De nouvelles définitions introduites
A l’étage et dans une ambiance effervescente, des figures de la société civile, plus précisément de la coalition nationale contre la violence, Ahlem Belhaj, Khedija Chérif, Monia Ben Jemia, entre autres, veillaient au grain. La présidente de l’association Beity, Sana Ben Achour, sollicitée par La Presse estime que le projet de loi portant sur l’élimination de la violence faite aux femmes consacre des avancées quant au droit en vigueur, en particulier concernant les agressions sexuelles. Les nouvelles définitions introduites dans ce nouveau texte de loi sont extrêmement importantes, selon la juriste, du fait qu’elles définissent la diversité des formes de violence à l’égard des femmes; la violence sexuelle, économique, morale, physique, politique… Pour ce qui est des agressions sexuelles, le sentiment est au contraire mitigé pour l’instant. « Mais ce n’est pas fini, nuancet-elle, le ministère, auteur de l’initiative du projet de loi, peut, même une fois les votes terminés, revenir sur un certain nombre d’articles pour réintroduire des amendements, allant dans le sens d’une plus grande protection des victimes », espère-t-elle encore.
Respect du principe de la proportionnalité
Au niveau des agressions sexuelles et leur impact sur le code pénal actuel, il y a des avancées; la première concerne le viol. Pour la première fois depuis l’indépendance, le viol est qualifié et juridiquement défini. Il ne concerne plus comme auparavant, l’acte commis sur une personne de sexe féminin, mais englobe les personnes de sexe masculin. Il ne définit plus un endroit, mais quel que soit l’endroit sur lequel a été commis le viol. Il ne définit pas non plus les moyens. Le nouveau texte introduit un élargissement de la notion de viol qui est extrêmement intéressante.

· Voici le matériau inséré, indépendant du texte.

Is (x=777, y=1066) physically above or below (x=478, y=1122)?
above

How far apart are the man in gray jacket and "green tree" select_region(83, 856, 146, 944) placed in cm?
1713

Il y a également l’introduction, et pour la première fois, de la définition de l’inceste et les éléments de l’infraction. « C’est extrêmement important que la loi soit l’occasion de désigner les choses, c’est une grande thérapie », fait valoir l’universitaire. Le sentiment est mitigé en revanche lorsqu’il s’agit des sanctions prévues ; « si les peines sont dures, analyse Sana Ben Achour, il y a des risques que les magistrats ne les appliquent pas, parce qu’elles sont humainement insupportables. Il faut qu’il y ait le respect du principe de la proportionnalité. Et parce que nous défendons les droits humains, nous pensons que les lois doivent sanctionner les auteurs des violences, mais doivent les accompagner également ». Au-delà des détails techniques et juridiques, la militante espère voir la Tunisie et les législateurs ne pas rater ce rendez-vous historique, et « qu’on ne fasse pas un texte réducteur », a-t-elle conjuré. Un constat malgré tout : au regard de la teneur du débat parlementaire et des consensus apparents, il est un fait, ce projet de loi divise encore.